API Management / Data / Development / Sponsored / Contributed

Decoupling Frontends and Backends with GraphQL

15 Apr 2021 7:25am, by

Anant Jhingran
Anant is the founder and CEO of StepZen — a startup with a new approach for simplifying how developers access the data they need to power digital experiences. With a career that spans IBM Fellow, CTO of IBM’s Information Management Division, CTO of Apigee, and product leader at Google Cloud, Anant has spent his career at the forefront of innovation in databases, machine learning, and APIs. At StepZen, Anant is enjoying creating a company that brings his love of these technologies together to simplify, accelerate and scale front-end development.

Frontend developers need to manage data for the apps they are building. For example, they may want to provide the delivery status of a customer’s order. So they need APIs that expose these constructs. Backend systems, on the other hand, typically expose APIs that reflect the shape of the data on the backend. For example, they might return the status of a package given its TrackingID. They are just different concerns. A good API design must acknowledge that and the implementations must code around it. A further advantage of this decoupling is that backends can come and go — a company might switch from using FedEx and UPS, to USPS and DHL — and yet how the frontend APIs are called does not have to change. The delivery status of a customer’s order only depends on the order, not on any particular shipper. The frontend developer doesn’t have to write logic to anticipate every delivery provider.

Simple as it sounds, getting this right is tricky. In this article, we argue that a design using GraphQL as the frontend API makes things easier. Also that a few other constructs — interfaces, routing, and declarative specifications — can make this decoupling even easier.

Before we get into more details, I would like to take you through some history (albeit seen through my eyes!)

§ **Spatial questions based on pictures**
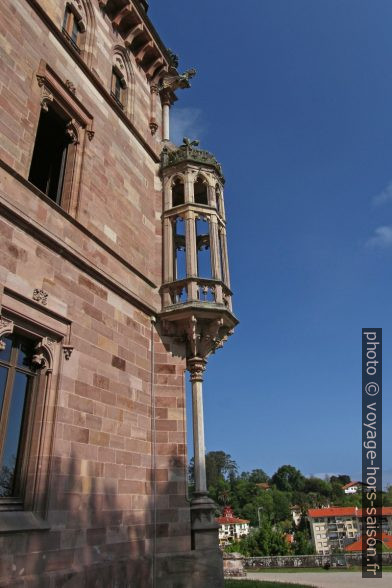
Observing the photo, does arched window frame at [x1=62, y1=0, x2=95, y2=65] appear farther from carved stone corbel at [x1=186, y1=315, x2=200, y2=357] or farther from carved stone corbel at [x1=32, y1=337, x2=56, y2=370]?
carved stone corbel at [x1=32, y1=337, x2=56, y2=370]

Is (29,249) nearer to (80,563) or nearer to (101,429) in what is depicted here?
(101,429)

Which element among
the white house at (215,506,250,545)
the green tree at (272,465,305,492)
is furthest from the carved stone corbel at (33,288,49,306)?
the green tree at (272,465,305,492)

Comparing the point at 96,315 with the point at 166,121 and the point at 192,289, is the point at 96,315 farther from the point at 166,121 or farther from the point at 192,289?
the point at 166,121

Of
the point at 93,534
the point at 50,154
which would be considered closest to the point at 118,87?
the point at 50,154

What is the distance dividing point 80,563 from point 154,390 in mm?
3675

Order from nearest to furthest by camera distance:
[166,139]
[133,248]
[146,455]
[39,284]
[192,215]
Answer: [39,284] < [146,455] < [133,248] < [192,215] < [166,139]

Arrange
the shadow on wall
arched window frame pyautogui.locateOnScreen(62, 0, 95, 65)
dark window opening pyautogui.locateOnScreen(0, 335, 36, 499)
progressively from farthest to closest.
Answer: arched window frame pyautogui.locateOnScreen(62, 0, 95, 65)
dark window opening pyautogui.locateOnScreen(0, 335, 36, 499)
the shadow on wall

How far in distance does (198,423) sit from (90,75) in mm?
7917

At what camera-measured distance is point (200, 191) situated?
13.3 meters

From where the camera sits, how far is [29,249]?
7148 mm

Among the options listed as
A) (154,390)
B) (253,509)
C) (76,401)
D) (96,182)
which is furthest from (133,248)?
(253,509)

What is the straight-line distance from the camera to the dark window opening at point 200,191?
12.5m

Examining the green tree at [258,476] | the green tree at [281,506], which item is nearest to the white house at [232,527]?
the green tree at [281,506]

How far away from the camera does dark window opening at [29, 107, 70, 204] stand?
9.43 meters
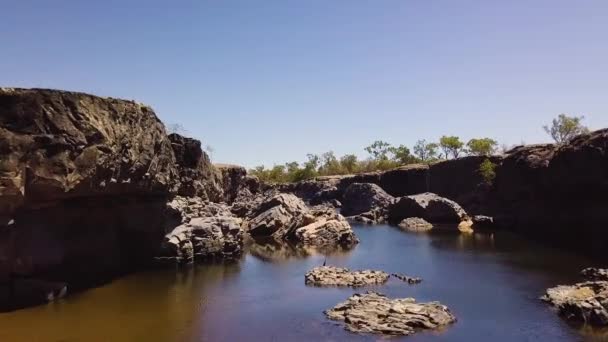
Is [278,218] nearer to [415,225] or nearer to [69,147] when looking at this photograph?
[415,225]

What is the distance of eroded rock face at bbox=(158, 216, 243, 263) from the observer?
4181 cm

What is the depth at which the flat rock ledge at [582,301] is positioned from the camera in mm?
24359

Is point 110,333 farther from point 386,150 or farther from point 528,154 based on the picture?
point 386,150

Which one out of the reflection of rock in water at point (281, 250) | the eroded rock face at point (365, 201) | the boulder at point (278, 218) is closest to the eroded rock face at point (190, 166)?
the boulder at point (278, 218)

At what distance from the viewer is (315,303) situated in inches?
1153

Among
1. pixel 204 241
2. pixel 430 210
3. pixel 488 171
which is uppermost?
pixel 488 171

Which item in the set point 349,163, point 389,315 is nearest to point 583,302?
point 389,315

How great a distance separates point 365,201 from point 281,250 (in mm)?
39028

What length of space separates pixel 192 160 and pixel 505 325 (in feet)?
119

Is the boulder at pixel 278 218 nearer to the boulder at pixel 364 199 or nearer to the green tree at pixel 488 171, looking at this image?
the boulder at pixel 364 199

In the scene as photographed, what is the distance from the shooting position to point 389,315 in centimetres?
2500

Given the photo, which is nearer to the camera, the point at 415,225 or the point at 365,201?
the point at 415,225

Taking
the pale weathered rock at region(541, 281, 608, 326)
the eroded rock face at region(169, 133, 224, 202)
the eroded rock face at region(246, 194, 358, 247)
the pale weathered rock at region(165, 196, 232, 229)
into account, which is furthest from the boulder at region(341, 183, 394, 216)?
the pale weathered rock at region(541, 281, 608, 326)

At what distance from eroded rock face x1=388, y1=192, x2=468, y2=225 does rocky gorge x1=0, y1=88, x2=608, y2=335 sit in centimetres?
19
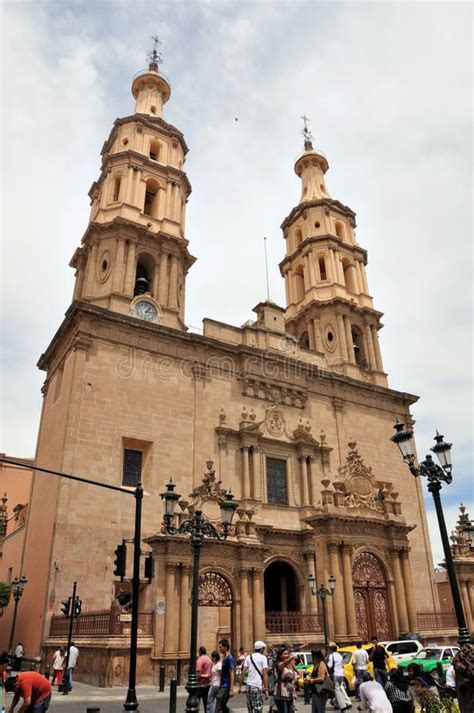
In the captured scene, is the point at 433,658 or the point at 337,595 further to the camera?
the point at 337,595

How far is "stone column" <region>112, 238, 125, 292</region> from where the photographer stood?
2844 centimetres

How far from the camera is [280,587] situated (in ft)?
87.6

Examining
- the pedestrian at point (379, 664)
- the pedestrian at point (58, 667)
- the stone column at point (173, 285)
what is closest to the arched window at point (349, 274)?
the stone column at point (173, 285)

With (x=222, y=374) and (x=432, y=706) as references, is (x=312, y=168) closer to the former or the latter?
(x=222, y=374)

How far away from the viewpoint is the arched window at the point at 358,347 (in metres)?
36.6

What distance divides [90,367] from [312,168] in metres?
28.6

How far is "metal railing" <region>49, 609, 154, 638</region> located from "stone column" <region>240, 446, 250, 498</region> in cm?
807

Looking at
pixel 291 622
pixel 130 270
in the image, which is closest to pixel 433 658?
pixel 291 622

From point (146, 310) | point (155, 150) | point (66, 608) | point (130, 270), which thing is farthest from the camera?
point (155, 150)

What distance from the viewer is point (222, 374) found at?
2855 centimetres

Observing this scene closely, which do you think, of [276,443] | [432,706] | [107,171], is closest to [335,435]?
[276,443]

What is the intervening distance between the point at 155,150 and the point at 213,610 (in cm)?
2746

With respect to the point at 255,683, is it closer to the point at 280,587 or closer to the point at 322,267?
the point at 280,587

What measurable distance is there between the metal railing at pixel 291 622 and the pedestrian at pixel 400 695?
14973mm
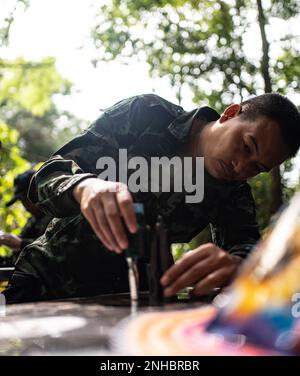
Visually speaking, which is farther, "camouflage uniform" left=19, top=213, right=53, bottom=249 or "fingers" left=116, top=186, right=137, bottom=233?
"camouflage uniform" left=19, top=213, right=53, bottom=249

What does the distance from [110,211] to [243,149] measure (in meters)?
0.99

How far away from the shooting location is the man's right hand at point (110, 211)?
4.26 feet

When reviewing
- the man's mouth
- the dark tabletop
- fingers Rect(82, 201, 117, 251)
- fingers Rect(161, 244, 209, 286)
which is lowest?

§ **Stated exercise**
Can you reproduce the part of the GraphQL article that opens with the words containing "15 Apr 2021" and closes with "scale front-end development."? Rely only on the GraphQL article, not on the records.

§ **Answer to the task**
15 Apr 2021 7:25am, by

Anant Jhingran
Anant is the founder and CEO of StepZen — a startup with a new approach for simplifying how developers access the data they need to power digital experiences. With a career that spans IBM Fellow, CTO of IBM’s Information Management Division, CTO of Apigee, and product leader at Google Cloud, Anant has spent his career at the forefront of innovation in databases, machine learning, and APIs. At StepZen, Anant is enjoying creating a company that brings his love of these technologies together to simplify, accelerate and scale front-end development.